* Had relied on sovereign insurance scheme
* Japan had been hardest hit by insurance limitations
* Iran crude imports expected to stay steady (Adds further insurer comment, detail)
TOKYO, Jan 21 (Reuters) - Japan’s main private ship insurer, the Japan P&I Club, said it has resumed normal coverage for tankers carrying Iranian oil, a step in easing imports in line with U.S. and EU moves as relations with Tehran thaw.
Japan oil buyers were the hardest hit by the shipping insurance limits in Western sanctions because they chose to continue to use Japanese tankers for deliveries.
India, South Korea, and China, at least partially, all began relying on Iranian shippers and insurance providers for their oil deliveries from Tehran.
The international P&I club, of which JPI is a member, resumed normal coverage of $7.6 billion per ship, including $1 billion for oil spills, on Monday as European Union reinsurance became available again for the first time since mid-2012, a JPI official said.
That means Japanese buyers of Iranian oil will not have to rely on Tokyo’s sovereign scheme to provide the same level of liability coverage for tankers carrying the crude.
“The resumption of cover is very much restricted to that which is expressly permitted under the implementing EU and U.S. measures,” Andrew Bardot, executive officer of the International Group of P&I clubs, said separately.
“It does not fully open up the trade or the insurance of the trade. It is restricted to current importers based on their import quotas and it is for six months only.”
Specialist Protection & Indemnity insurers, mutually owned by shipping lines, dominate the market for insuring ocean-going vessels against pollution and injury claims, the biggest costs when a tanker sinks.
Japan temporarily halted its Iranian imports in July 2012 to avoid running afoul of the shipping and insurance sanctions, waiting for the government’s $7.6 billion sovereign liability guarantee per tanker to keep oil trade with Tehran going.
Buyers in India and South Korea said they are still waiting for further information from insurers and their governments before making any changes to how they have been receiving Iranian oil under the sanctions regime.
Japan’s sovereign scheme will stay in place for the time being, but will no longer be liable for insurance payments now that buyers can obtain JPI coverage, a government official said.
The government is not ready to scrap the sovereign scheme just yet, as the sanctions relief is regarded as temporary, the official said.

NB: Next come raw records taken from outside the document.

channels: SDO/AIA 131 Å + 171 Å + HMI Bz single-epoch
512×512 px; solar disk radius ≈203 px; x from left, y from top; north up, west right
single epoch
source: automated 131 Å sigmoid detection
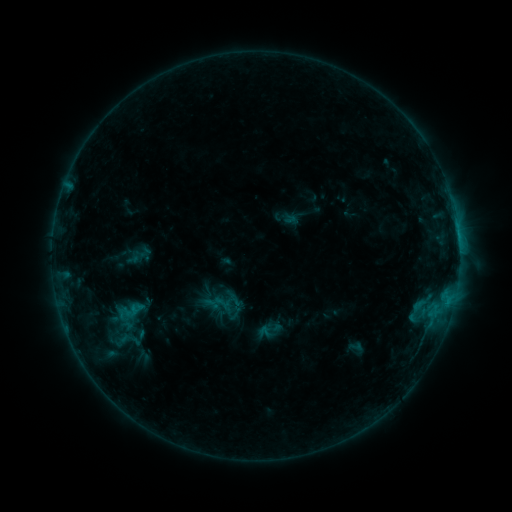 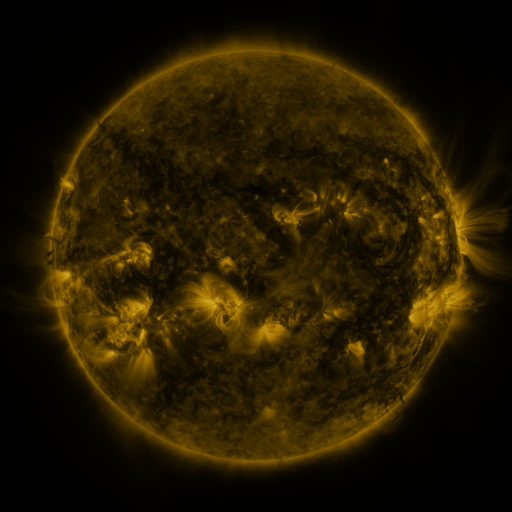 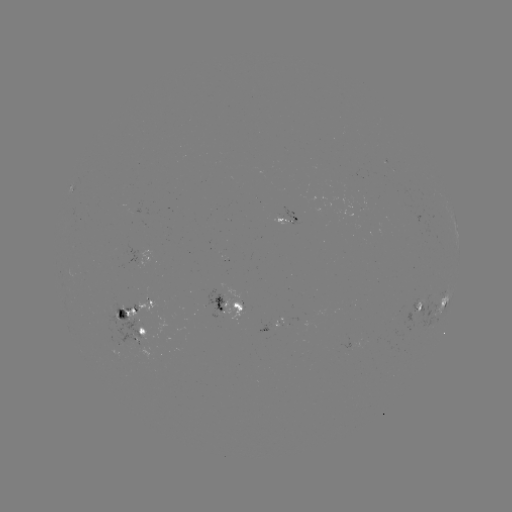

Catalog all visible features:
sigmoid: <bbox>103, 323, 149, 357</bbox>
sigmoid: <bbox>257, 324, 272, 339</bbox>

Japan’s parliament would have to authorise any extension of the scheme past the fiscal year ending March 31.
The easing in U.S. sanctions will allow Iran’s six current customers - China, India, Japan, South Korea, Taiwan and Turkey - to maintain their purchases at the current reduced levels for the six-month duration of the interim nuclear deal between Iran and world powers, the U.S. Treasury Department said.
Japan’s Iran crude imports will likely stay steady in the short term following the easing of sanctions and the switch in insurance providers, Yasushi Kimura, president of the Petroleum Association of Japan told reporters on Monday.
Japan’s imports of Iranian oil in January-November 2013 fell by 4.6 percent from a year earlier to 178,539 barrels per day (bpd), trade ministry data showed last month.
Japan’s Iranian crude imports in 2011, before the tough sanctions were put in place were 313,480 bpd. Japan cut its Iran imports by nearly 40 percent in 2012.